El mundo se estremece en fragor de muerte.
La tierra sale de sus goznes de muerte.
Como secreto humo avanza la muerte.
De su jaula profunda escapa la muerte.
De lo más hondo y turbio surge la muerte.
José Emilio Pacheco, “Las ruinas de México”
No volvimos a ser los mismos después de ese 19 de
septiembre. No hay uno solo de los habitantes de esta “amplia y dolorosa ciudad” (Efraín Huerta dixit) que haya vivido el
85 que no lleve en su cuerpo la cicatriz del temblor. Releo las noticias del momento, los artículos
que se escribieron, vuelvo a llorar leyendo las crónicas de Elena Poniatowska
tal como lloré cada uno de los días en que las leía en el periódico.
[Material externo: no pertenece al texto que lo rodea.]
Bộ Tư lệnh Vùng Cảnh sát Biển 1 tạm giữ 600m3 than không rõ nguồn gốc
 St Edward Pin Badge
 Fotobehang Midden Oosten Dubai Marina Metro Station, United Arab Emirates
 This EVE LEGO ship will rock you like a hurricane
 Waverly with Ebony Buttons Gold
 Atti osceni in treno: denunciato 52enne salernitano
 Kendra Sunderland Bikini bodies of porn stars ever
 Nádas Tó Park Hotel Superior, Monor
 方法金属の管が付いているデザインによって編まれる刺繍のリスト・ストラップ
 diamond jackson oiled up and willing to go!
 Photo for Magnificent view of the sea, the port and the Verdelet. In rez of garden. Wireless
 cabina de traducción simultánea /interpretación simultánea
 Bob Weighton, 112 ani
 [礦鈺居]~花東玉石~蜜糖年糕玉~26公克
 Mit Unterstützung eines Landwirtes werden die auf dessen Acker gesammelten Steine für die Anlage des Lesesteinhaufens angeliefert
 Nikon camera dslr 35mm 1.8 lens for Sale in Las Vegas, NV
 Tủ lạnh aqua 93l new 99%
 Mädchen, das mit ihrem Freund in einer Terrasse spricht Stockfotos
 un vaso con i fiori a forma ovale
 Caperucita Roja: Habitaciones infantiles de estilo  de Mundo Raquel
Y mientras
releo vuelvo a ver los edificios caídos, a sentir el polvo en la garganta, a
respirar el olor a muerte, vuelvo a ver los cadáveres, a recordar las imágenes
de los bebés rescatados, a pensar en las costureras –el 19 iré, como siempre, a
dejar unas flores en el monumento que hay en San Antonio Abad-. Vuelvo a
recordar el hospital derrumbado, Tlatelolco, la gente sentada durante días en
espera de ver aparecer a sus seres queridos, las manos solidarias, el miedo, el
Hotel del Prado, la rabia, la sensación de fragilidad, y el ánimo que nos pedía
fortaleza, el Multifamiliar Juárez y las veladoras, los kilómetros caminados
entre escombros y horror, los perros, la voz de Frederick, los rostros pasmados,
los ojos dulces que buscaban transmitir una paz imposible, la farsa oficial,
los gritos el 20 de septiembre ante la réplica, la corrupción (“No fue el temblor quien tiró los edificios,
fue la corrupción”, dice alguien en una vieja entrevista), la indignación,
y más polvo en la garganta, y más solidaridad, y más olor a muerte.
Pensé que iba a poder
escribir sobre esto. Pensé que después de treinta años me iba a resultar más
fácil hacerlo. Pensé que iba a poder contarles que fue exactamente en ese
momento cuando decidí que ésta sería mi ciudad. Para siempre mi
ciudad. Ahora que ella y yo compartíamos tantos muertos, el pacto de sangre
estaba hecho.
Pensé que iba a poder
hacerlo, pero no puedo. Me faltan las palabras y me sobra la congoja, las
lágrimas, la tristeza.
Polvo y silencio.
Arden la garganta y los
ojos.
Duele la piel. Los
brazos. El ánimo.
Quise ser agua
perro azul en los
escombros,
mano en la cadena
infinita de manos,
muñeca bordada con los
gritos de ellas.
No hubo dioses que
escucharan la plegaria.
No hubo cielo ni tierra a
que aferrarse.
No hubo soles ni
arrullos.
Espesa la sangre en las
calles,
voces silenciadas,
miradas perdidas tras las
ausencias.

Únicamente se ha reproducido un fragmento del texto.